- EXCERPTED DATA
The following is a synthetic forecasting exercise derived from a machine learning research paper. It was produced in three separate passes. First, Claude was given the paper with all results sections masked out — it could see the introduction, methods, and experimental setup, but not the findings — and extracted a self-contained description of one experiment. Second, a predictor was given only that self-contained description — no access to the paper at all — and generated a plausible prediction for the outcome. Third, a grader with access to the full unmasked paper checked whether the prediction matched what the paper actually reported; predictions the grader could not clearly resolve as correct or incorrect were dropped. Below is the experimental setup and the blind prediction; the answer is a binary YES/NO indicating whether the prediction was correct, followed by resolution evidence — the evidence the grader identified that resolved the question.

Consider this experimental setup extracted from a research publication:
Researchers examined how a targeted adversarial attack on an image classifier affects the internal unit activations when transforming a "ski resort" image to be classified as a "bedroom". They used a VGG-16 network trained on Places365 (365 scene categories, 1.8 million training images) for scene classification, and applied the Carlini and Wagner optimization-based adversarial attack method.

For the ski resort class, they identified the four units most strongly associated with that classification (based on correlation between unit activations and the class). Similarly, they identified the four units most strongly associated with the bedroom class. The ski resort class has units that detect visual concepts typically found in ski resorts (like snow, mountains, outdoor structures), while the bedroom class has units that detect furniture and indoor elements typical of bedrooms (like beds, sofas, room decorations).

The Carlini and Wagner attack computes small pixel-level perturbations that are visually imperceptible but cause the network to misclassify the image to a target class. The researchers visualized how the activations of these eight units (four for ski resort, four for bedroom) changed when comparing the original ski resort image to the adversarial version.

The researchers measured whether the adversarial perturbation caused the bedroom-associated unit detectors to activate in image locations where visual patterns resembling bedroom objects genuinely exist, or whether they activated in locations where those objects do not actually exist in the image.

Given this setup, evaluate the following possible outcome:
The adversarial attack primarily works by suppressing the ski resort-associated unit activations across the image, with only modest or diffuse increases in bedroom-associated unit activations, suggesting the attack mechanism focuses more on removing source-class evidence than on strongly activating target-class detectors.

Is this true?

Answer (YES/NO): NO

- TASK INSTRUCTIONS
Write out each entry again, leaving every word as it is.

- YOUR SOLUTION
The following is a synthetic forecasting exercise derived from a machine learning research paper. It was produced in three separate passes. First, Claude was given the paper with all results sections masked out — it could see the introduction, methods, and experimental setup, but not the findings — and extracted a self-contained description of one experiment. Second, a predictor was given only that self-contained description — no access to the paper at all — and generated a plausible prediction for the outcome. Third, a grader with access to the full unmasked paper checked whether the prediction matched what the paper actually reported; predictions the grader could not clearly resolve as correct or incorrect were dropped. Below is the experimental setup and the blind prediction; the answer is a binary YES/NO indicating whether the prediction was correct, followed by resolution evidence — the evidence the grader identified that resolved the question.

Consider this experimental setup extracted from a research publication:
Researchers examined how a targeted adversarial attack on an image classifier affects the internal unit activations when transforming a "ski resort" image to be classified as a "bedroom". They used a VGG-16 network trained on Places365 (365 scene categories, 1.8 million training images) for scene classification, and applied the Carlini and Wagner optimization-based adversarial attack method.

For the ski resort class, they identified the four units most strongly associated with that classification (based on correlation between unit activations and the class). Similarly, they identified the four units most strongly associated with the bedroom class. The ski resort class has units that detect visual concepts typically found in ski resorts (like snow, mountains, outdoor structures), while the bedroom class has units that detect furniture and indoor elements typical of bedrooms (like beds, sofas, room decorations).

The Carlini and Wagner attack computes small pixel-level perturbations that are visually imperceptible but cause the network to misclassify the image to a target class. The researchers visualized how the activations of these eight units (four for ski resort, four for bedroom) changed when comparing the original ski resort image to the adversarial version.

The researchers measured whether the adversarial perturbation caused the bedroom-associated unit detectors to activate in image locations where visual patterns resembling bedroom objects genuinely exist, or whether they activated in locations where those objects do not actually exist in the image.

Given this setup, evaluate the following possible outcome:
The adversarial attack primarily works by suppressing the ski resort-associated unit activations across the image, with only modest or diffuse increases in bedroom-associated unit activations, suggesting the attack mechanism focuses more on removing source-class evidence than on strongly activating target-class detectors.

Is this true?

Answer (YES/NO): NO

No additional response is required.